I'll be getting one the day they're available. Anecdotal, sure, but I for one am excited.


----------



## bvukich (Apr 19, 2011)

HughHowey said:


> Gothmoth said:
> 
> 
> > a sales winner?
> ...



I may not be getting one immediately, but I want one. Bad.


----------



## J. McCabe (Apr 19, 2011)

HughHowey said:


> Gothmoth said:
> 
> 
> > a sales winner?
> ...



As am I.


----------



## kirillica (Apr 19, 2011)

Fisheye is a great thing to play with... once per month or even per year


----------



## ronderick (Apr 19, 2011)

I think the charm about this newcomer is that it's an EF (rather than EF-S) fisheye ZOOM lens that's weather-sealed.

Admittingly, this is not going to be an easy lens to tame. However, those who can command fisheye lens well have a very strong tool for obtaining really impressive shots.


----------



## Canon 14-24 (Apr 19, 2011)

Best news I've heard in a while! Looking forward to this lens!


----------



## Lawliet (Apr 19, 2011)

I'll get one - using it for artistic purposes is a nice bonus, but for shooting lightprobes there isn't much to ponder about.


----------



## TimeLapseNinja (Apr 19, 2011)

bvukich said:


> HughHowey said:
> 
> 
> > Gothmoth said:
> ...



This is going to be a revolutionary lens for some fun video/photos/time lapse shots! Although I hope its not a top seller, because then my shots will be a tad more original


----------



## obsoletepower (Apr 19, 2011)

Canon doesn't make many useless lenses but the fisheye lens really is. It is nothing but an expensive toy. I will never pretend to understand the appeal of this lens. It's much too wide and un-natural looking. Since the lens serves no practical purpose, I'd buy it if it were $200-$300 which is what it's worth anyway.


----------



## bvukich (Apr 19, 2011)

obsoletepower said:


> Canon doesn't make many useless lenses but the fisheye lens really is. It is nothing but an expensive toy. I will never pretend to understand the appeal of this lens. It's much too wide and un-natural looking. Since the lens serves no practical purpose, I'd buy it if it were $200-$300 which is what it's worth anyway.



May I suggest not buying one then?


----------



## wtlloyd (Apr 20, 2011)

should be very handy for interior architecture....I'll be shooting B&B interiors in the UK for 4 weeks this fall, I've had one of these on pre-order since they were announced.

I guess I'll sell my 600 f/4 IS before I go, clearly that lens would be useless for my purpose...wonder why Canon bothered to make THAT lens...


----------



## fesapo (Apr 27, 2011)

Amazon Japan says this is coming out on August 31 this year.


----------



## LFG530 (Apr 27, 2011)

obsoletepower said:


> Canon doesn't make many useless lenses but the fisheye lens really is.
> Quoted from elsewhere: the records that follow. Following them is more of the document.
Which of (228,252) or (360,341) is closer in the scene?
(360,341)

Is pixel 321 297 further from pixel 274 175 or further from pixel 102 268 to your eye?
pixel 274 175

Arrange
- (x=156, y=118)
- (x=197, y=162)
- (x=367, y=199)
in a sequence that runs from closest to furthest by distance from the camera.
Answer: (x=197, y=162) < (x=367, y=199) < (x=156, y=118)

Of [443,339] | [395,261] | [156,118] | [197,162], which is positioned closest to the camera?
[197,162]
It is nothing but an expensive toy. I will never pretend to understand the appeal of this lens. It's much too wide and un-natural looking. Since the lens serves no practical purpose, I'd buy it if it were $200-$300 which is what it's worth anyway.
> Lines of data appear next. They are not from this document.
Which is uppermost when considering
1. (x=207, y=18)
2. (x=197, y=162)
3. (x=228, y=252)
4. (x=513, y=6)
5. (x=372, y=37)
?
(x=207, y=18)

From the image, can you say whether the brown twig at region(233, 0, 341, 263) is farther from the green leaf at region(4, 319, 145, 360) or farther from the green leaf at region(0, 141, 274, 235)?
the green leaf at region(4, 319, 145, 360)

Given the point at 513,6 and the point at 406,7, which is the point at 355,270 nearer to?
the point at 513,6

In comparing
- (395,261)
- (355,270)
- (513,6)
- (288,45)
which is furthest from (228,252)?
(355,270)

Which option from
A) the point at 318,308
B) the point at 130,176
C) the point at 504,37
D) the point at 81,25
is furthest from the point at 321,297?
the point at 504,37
Yeah, you're right it's totally useless for panoramas/interiors/videoclips or extreme sports video. It's even more useless for creative publicity contracts, for original studio shootings or simply for art stuff if someone wants the fisheye look. Yeah that lens is total crap. Further more, it will be weather sealed and have a 15mm end with less distortion when can that come in handy? NEVER! A short focal length won't allow shooting handeld shots in low light or having a lot of depth of field neither, that would be silly.


----------



## liberace (Apr 27, 2011)

obsoletepower said:


> Canon doesn't make many useless lenses but the fisheye lens really is. It is nothing but an expensive toy. I will never pretend to understand the appeal of this lens. It's much too wide and un-natural looking. Since the lens serves no practical purpose, I'd buy it if it were $200-$300 which is what it's worth anyway.



'LOL' of the year? God forbid someone wants to have fun with photography.


----------



## kennykodak (Apr 27, 2011)

i use fisheye at weddings in several different ways. this broadens my style and helps set me apart from the pro photo wantabes. i have the 8-15 on order.


----------



## fesapo (May 10, 2011)

fesapo said:


> Amazon Japan says this is coming out on August 31 this year.
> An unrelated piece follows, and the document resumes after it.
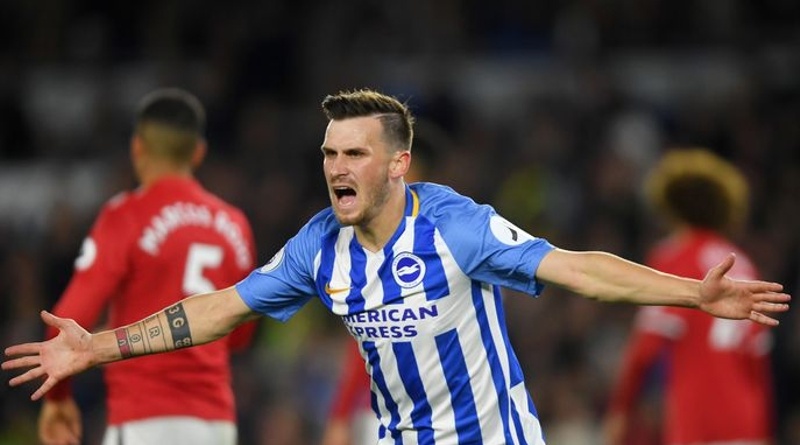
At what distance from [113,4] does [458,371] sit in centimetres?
1099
Amazon Japan has changed the release date to December 31, 2011.


----------



## ronderick (May 10, 2011)

fesapo said:


> fesapo said:
> 
> 
> > Amazon Japan says this is coming out on August 31 this year.
> ...



Wow... that's pushing the lens back quite a bit.

But I guess on the bright side is it gives time for us to save up money when they do arrive.


----------



## John Smith (May 11, 2011)

The DxO site has the support date for the lens as June, but that might be speculative - even existing lenses are sometimes delayed by a month.


----------